Depending on what end of the pay stub you are on, payroll is a pleasure to receive and a bore manage. According to Holly DeVito, president of Sum of All Numbers, a bookkeeping company, “Payroll is boring to work in and nothing exciting happens, but there are a few stupid things small businesses do with their payroll worth noting.” Those stupid things happen to be quite common and can be costly once the IRS gets involved.
So when considering payroll and your company, here are a few things to think about:
Know your state’s laws.
California, where DeVito works, it is state law that non-exempt employees must be paid every two weeks. Companies that don’t pay on time are subject to fines and lawsuits. “Here in California, if you don’t pay within 24 hours of the agreed pay date, you can get fined and the employee can report you to the state,” says DeVito. “It’s a breach of contract.”
Employees paid once a month vs. every two weeks pay higher taxes.
If you’re a paid employee receiving checks less frequently, on only a monthly basis, you may be paying a higher tax for that larger chunk of dough. “Say you’re making $10K a month instead of two payments of $5K, the IRS has it set up where they assume you’re still getting two paychecks and actually making $20K a month, and tax you that way.” Of course you correct it come tax time, but “the IRS gets to keep the money free of charge all year,” says DeVito. In essence, paying twice a month as opposed to once a month is better for companies struggling with cash flow.
Bimonthly payments tend to be more reliable than every two weeks.
The standard payroll system pays every two weeks. The processing fees are a bit more for a company paying every two weeks because there can be three checks in a month. (It’s more or less negligible.) The real reason the companies prefer to pay bimonthly and not every two weeks is because of the convenience for the payroll department. “I pay on the 5th and the 25th of each month, so I know I have payroll on those days,” says DeVito. “If it were every other Friday, it would be harder to keep track.”
The IRS hates employers that pay their employees as independent contractors.

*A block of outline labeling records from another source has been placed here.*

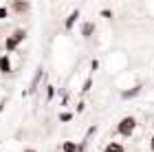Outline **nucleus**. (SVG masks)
Masks as SVG:
<instances>
[{
	"label": "nucleus",
	"instance_id": "nucleus-1",
	"mask_svg": "<svg viewBox=\"0 0 154 152\" xmlns=\"http://www.w3.org/2000/svg\"><path fill=\"white\" fill-rule=\"evenodd\" d=\"M24 36H26V33H24V29H16L11 38H7V42H5V49H7V51H13V49H16V46H18V44L24 40Z\"/></svg>",
	"mask_w": 154,
	"mask_h": 152
},
{
	"label": "nucleus",
	"instance_id": "nucleus-2",
	"mask_svg": "<svg viewBox=\"0 0 154 152\" xmlns=\"http://www.w3.org/2000/svg\"><path fill=\"white\" fill-rule=\"evenodd\" d=\"M134 126H137L134 117H123L121 123H119V132H121L123 137H130L132 132H134Z\"/></svg>",
	"mask_w": 154,
	"mask_h": 152
},
{
	"label": "nucleus",
	"instance_id": "nucleus-3",
	"mask_svg": "<svg viewBox=\"0 0 154 152\" xmlns=\"http://www.w3.org/2000/svg\"><path fill=\"white\" fill-rule=\"evenodd\" d=\"M0 71H2V73H9V71H11V62H9V57H7V55H2V57H0Z\"/></svg>",
	"mask_w": 154,
	"mask_h": 152
},
{
	"label": "nucleus",
	"instance_id": "nucleus-4",
	"mask_svg": "<svg viewBox=\"0 0 154 152\" xmlns=\"http://www.w3.org/2000/svg\"><path fill=\"white\" fill-rule=\"evenodd\" d=\"M79 150H82L79 146H75L71 141H64V152H79Z\"/></svg>",
	"mask_w": 154,
	"mask_h": 152
},
{
	"label": "nucleus",
	"instance_id": "nucleus-5",
	"mask_svg": "<svg viewBox=\"0 0 154 152\" xmlns=\"http://www.w3.org/2000/svg\"><path fill=\"white\" fill-rule=\"evenodd\" d=\"M106 152H123V148L112 141V143H108V146H106Z\"/></svg>",
	"mask_w": 154,
	"mask_h": 152
},
{
	"label": "nucleus",
	"instance_id": "nucleus-6",
	"mask_svg": "<svg viewBox=\"0 0 154 152\" xmlns=\"http://www.w3.org/2000/svg\"><path fill=\"white\" fill-rule=\"evenodd\" d=\"M77 16H79V13H77V11H73V13H71V18L66 20V26H68V29L73 26V22H75V18H77Z\"/></svg>",
	"mask_w": 154,
	"mask_h": 152
},
{
	"label": "nucleus",
	"instance_id": "nucleus-7",
	"mask_svg": "<svg viewBox=\"0 0 154 152\" xmlns=\"http://www.w3.org/2000/svg\"><path fill=\"white\" fill-rule=\"evenodd\" d=\"M13 7H16L18 11H26V9H29V5H26V2H16Z\"/></svg>",
	"mask_w": 154,
	"mask_h": 152
},
{
	"label": "nucleus",
	"instance_id": "nucleus-8",
	"mask_svg": "<svg viewBox=\"0 0 154 152\" xmlns=\"http://www.w3.org/2000/svg\"><path fill=\"white\" fill-rule=\"evenodd\" d=\"M90 31H93V24H86V26H84V36H90Z\"/></svg>",
	"mask_w": 154,
	"mask_h": 152
},
{
	"label": "nucleus",
	"instance_id": "nucleus-9",
	"mask_svg": "<svg viewBox=\"0 0 154 152\" xmlns=\"http://www.w3.org/2000/svg\"><path fill=\"white\" fill-rule=\"evenodd\" d=\"M7 16V9H2V7H0V18H5Z\"/></svg>",
	"mask_w": 154,
	"mask_h": 152
},
{
	"label": "nucleus",
	"instance_id": "nucleus-10",
	"mask_svg": "<svg viewBox=\"0 0 154 152\" xmlns=\"http://www.w3.org/2000/svg\"><path fill=\"white\" fill-rule=\"evenodd\" d=\"M150 146H152V150H154V137H152V143H150Z\"/></svg>",
	"mask_w": 154,
	"mask_h": 152
},
{
	"label": "nucleus",
	"instance_id": "nucleus-11",
	"mask_svg": "<svg viewBox=\"0 0 154 152\" xmlns=\"http://www.w3.org/2000/svg\"><path fill=\"white\" fill-rule=\"evenodd\" d=\"M24 152H35V150H24Z\"/></svg>",
	"mask_w": 154,
	"mask_h": 152
}]
</instances>
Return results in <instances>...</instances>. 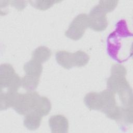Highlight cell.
Wrapping results in <instances>:
<instances>
[{
  "label": "cell",
  "instance_id": "obj_1",
  "mask_svg": "<svg viewBox=\"0 0 133 133\" xmlns=\"http://www.w3.org/2000/svg\"><path fill=\"white\" fill-rule=\"evenodd\" d=\"M21 78L16 73L13 66L4 63L0 66V91H16L21 86Z\"/></svg>",
  "mask_w": 133,
  "mask_h": 133
},
{
  "label": "cell",
  "instance_id": "obj_2",
  "mask_svg": "<svg viewBox=\"0 0 133 133\" xmlns=\"http://www.w3.org/2000/svg\"><path fill=\"white\" fill-rule=\"evenodd\" d=\"M39 97L40 95L35 91L18 93L13 108L18 114L25 115L34 110Z\"/></svg>",
  "mask_w": 133,
  "mask_h": 133
},
{
  "label": "cell",
  "instance_id": "obj_3",
  "mask_svg": "<svg viewBox=\"0 0 133 133\" xmlns=\"http://www.w3.org/2000/svg\"><path fill=\"white\" fill-rule=\"evenodd\" d=\"M126 69L119 64H114L111 69V75L107 81L108 89L117 93L122 88L129 84L126 79Z\"/></svg>",
  "mask_w": 133,
  "mask_h": 133
},
{
  "label": "cell",
  "instance_id": "obj_4",
  "mask_svg": "<svg viewBox=\"0 0 133 133\" xmlns=\"http://www.w3.org/2000/svg\"><path fill=\"white\" fill-rule=\"evenodd\" d=\"M87 28H88V15L81 14L73 20L65 31V35L71 39L78 40L83 37Z\"/></svg>",
  "mask_w": 133,
  "mask_h": 133
},
{
  "label": "cell",
  "instance_id": "obj_5",
  "mask_svg": "<svg viewBox=\"0 0 133 133\" xmlns=\"http://www.w3.org/2000/svg\"><path fill=\"white\" fill-rule=\"evenodd\" d=\"M88 28L95 31H102L108 26L106 14L98 5L94 6L88 15Z\"/></svg>",
  "mask_w": 133,
  "mask_h": 133
},
{
  "label": "cell",
  "instance_id": "obj_6",
  "mask_svg": "<svg viewBox=\"0 0 133 133\" xmlns=\"http://www.w3.org/2000/svg\"><path fill=\"white\" fill-rule=\"evenodd\" d=\"M49 126L52 132L66 133L69 129L68 119L61 114L51 116L49 119Z\"/></svg>",
  "mask_w": 133,
  "mask_h": 133
},
{
  "label": "cell",
  "instance_id": "obj_7",
  "mask_svg": "<svg viewBox=\"0 0 133 133\" xmlns=\"http://www.w3.org/2000/svg\"><path fill=\"white\" fill-rule=\"evenodd\" d=\"M86 106L90 110H101L103 108V101L100 92H91L87 94L84 98Z\"/></svg>",
  "mask_w": 133,
  "mask_h": 133
},
{
  "label": "cell",
  "instance_id": "obj_8",
  "mask_svg": "<svg viewBox=\"0 0 133 133\" xmlns=\"http://www.w3.org/2000/svg\"><path fill=\"white\" fill-rule=\"evenodd\" d=\"M18 92L16 91H0V109L6 110L13 108L16 101Z\"/></svg>",
  "mask_w": 133,
  "mask_h": 133
},
{
  "label": "cell",
  "instance_id": "obj_9",
  "mask_svg": "<svg viewBox=\"0 0 133 133\" xmlns=\"http://www.w3.org/2000/svg\"><path fill=\"white\" fill-rule=\"evenodd\" d=\"M43 116L35 111L27 113L24 118V126L29 130L37 129L40 126Z\"/></svg>",
  "mask_w": 133,
  "mask_h": 133
},
{
  "label": "cell",
  "instance_id": "obj_10",
  "mask_svg": "<svg viewBox=\"0 0 133 133\" xmlns=\"http://www.w3.org/2000/svg\"><path fill=\"white\" fill-rule=\"evenodd\" d=\"M117 37V35L114 32L109 35L107 41V51L108 54L112 59L118 61L117 54L121 47V44Z\"/></svg>",
  "mask_w": 133,
  "mask_h": 133
},
{
  "label": "cell",
  "instance_id": "obj_11",
  "mask_svg": "<svg viewBox=\"0 0 133 133\" xmlns=\"http://www.w3.org/2000/svg\"><path fill=\"white\" fill-rule=\"evenodd\" d=\"M55 57L57 63L63 68L70 69L74 67L73 53L65 50H60L56 53Z\"/></svg>",
  "mask_w": 133,
  "mask_h": 133
},
{
  "label": "cell",
  "instance_id": "obj_12",
  "mask_svg": "<svg viewBox=\"0 0 133 133\" xmlns=\"http://www.w3.org/2000/svg\"><path fill=\"white\" fill-rule=\"evenodd\" d=\"M23 69L26 75L39 77L43 71V66L42 63L32 59L24 64Z\"/></svg>",
  "mask_w": 133,
  "mask_h": 133
},
{
  "label": "cell",
  "instance_id": "obj_13",
  "mask_svg": "<svg viewBox=\"0 0 133 133\" xmlns=\"http://www.w3.org/2000/svg\"><path fill=\"white\" fill-rule=\"evenodd\" d=\"M117 93L123 107L132 106V92L129 84L121 88Z\"/></svg>",
  "mask_w": 133,
  "mask_h": 133
},
{
  "label": "cell",
  "instance_id": "obj_14",
  "mask_svg": "<svg viewBox=\"0 0 133 133\" xmlns=\"http://www.w3.org/2000/svg\"><path fill=\"white\" fill-rule=\"evenodd\" d=\"M51 55V51L48 47L41 46L36 48L32 52V59L41 63L47 61Z\"/></svg>",
  "mask_w": 133,
  "mask_h": 133
},
{
  "label": "cell",
  "instance_id": "obj_15",
  "mask_svg": "<svg viewBox=\"0 0 133 133\" xmlns=\"http://www.w3.org/2000/svg\"><path fill=\"white\" fill-rule=\"evenodd\" d=\"M39 82V77L25 75L21 79V86L27 91H34L37 87Z\"/></svg>",
  "mask_w": 133,
  "mask_h": 133
},
{
  "label": "cell",
  "instance_id": "obj_16",
  "mask_svg": "<svg viewBox=\"0 0 133 133\" xmlns=\"http://www.w3.org/2000/svg\"><path fill=\"white\" fill-rule=\"evenodd\" d=\"M51 104L50 100L47 97L40 96L33 111L37 112L43 116L48 114L51 110Z\"/></svg>",
  "mask_w": 133,
  "mask_h": 133
},
{
  "label": "cell",
  "instance_id": "obj_17",
  "mask_svg": "<svg viewBox=\"0 0 133 133\" xmlns=\"http://www.w3.org/2000/svg\"><path fill=\"white\" fill-rule=\"evenodd\" d=\"M89 58L88 55L82 50H78L73 53L74 66L82 67L85 66L89 62Z\"/></svg>",
  "mask_w": 133,
  "mask_h": 133
},
{
  "label": "cell",
  "instance_id": "obj_18",
  "mask_svg": "<svg viewBox=\"0 0 133 133\" xmlns=\"http://www.w3.org/2000/svg\"><path fill=\"white\" fill-rule=\"evenodd\" d=\"M101 111L108 118L117 122L119 121L122 113V107H119L115 104L112 107L102 109Z\"/></svg>",
  "mask_w": 133,
  "mask_h": 133
},
{
  "label": "cell",
  "instance_id": "obj_19",
  "mask_svg": "<svg viewBox=\"0 0 133 133\" xmlns=\"http://www.w3.org/2000/svg\"><path fill=\"white\" fill-rule=\"evenodd\" d=\"M100 93L103 101V108L102 109L116 104L115 98V93L113 91L109 89H107L102 91Z\"/></svg>",
  "mask_w": 133,
  "mask_h": 133
},
{
  "label": "cell",
  "instance_id": "obj_20",
  "mask_svg": "<svg viewBox=\"0 0 133 133\" xmlns=\"http://www.w3.org/2000/svg\"><path fill=\"white\" fill-rule=\"evenodd\" d=\"M114 32L116 35L122 37H126L132 35L131 33L128 30L127 23L124 20H121L117 22Z\"/></svg>",
  "mask_w": 133,
  "mask_h": 133
},
{
  "label": "cell",
  "instance_id": "obj_21",
  "mask_svg": "<svg viewBox=\"0 0 133 133\" xmlns=\"http://www.w3.org/2000/svg\"><path fill=\"white\" fill-rule=\"evenodd\" d=\"M132 112V106L122 107L121 116L119 122L126 124H131L133 121Z\"/></svg>",
  "mask_w": 133,
  "mask_h": 133
},
{
  "label": "cell",
  "instance_id": "obj_22",
  "mask_svg": "<svg viewBox=\"0 0 133 133\" xmlns=\"http://www.w3.org/2000/svg\"><path fill=\"white\" fill-rule=\"evenodd\" d=\"M58 1H30L29 3L32 6L36 9L45 10L50 8L56 3L59 2Z\"/></svg>",
  "mask_w": 133,
  "mask_h": 133
},
{
  "label": "cell",
  "instance_id": "obj_23",
  "mask_svg": "<svg viewBox=\"0 0 133 133\" xmlns=\"http://www.w3.org/2000/svg\"><path fill=\"white\" fill-rule=\"evenodd\" d=\"M118 1H100L99 2V6L105 14L113 10L116 7Z\"/></svg>",
  "mask_w": 133,
  "mask_h": 133
},
{
  "label": "cell",
  "instance_id": "obj_24",
  "mask_svg": "<svg viewBox=\"0 0 133 133\" xmlns=\"http://www.w3.org/2000/svg\"><path fill=\"white\" fill-rule=\"evenodd\" d=\"M11 3V5L19 10L23 9L27 5L26 1H12Z\"/></svg>",
  "mask_w": 133,
  "mask_h": 133
}]
</instances>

Besides having employees who slow down the processing of forms and employees who don’t pay their taxes on time, the biggest payroll issue DeVito encounters is companies that pay their employees as independent contractors when they’re treated as employees. “The IRS is coming down hard on businesses pushing this employee tax issue and they have no problem auditing for that,” says DeVito. There are four qualifications to be an independent contractor: 1. You must use your own equipment. 2. The contractor tells the employer when they will do the work instead of being told to come in. 3. The contractor determines how much the pay is. 4. The contractor doesn’t need training for the work. Some of DeVito’s clients have gotten audited for ignoring her warning that they had been simply calling employees independent contractors because they didn’t want to pay taxes on the workers. “I had one client I told over and over who owned a spa/salon that massage therapists aren’t independent contractors, they are employees, but he didn’t believe me. The IRS issued $50K in penalties to him. When you mess with other people’s taxes as an employer, the IRS gets even angrier. This guy ruined his business and threw it all away by not paying his employee’s taxes.”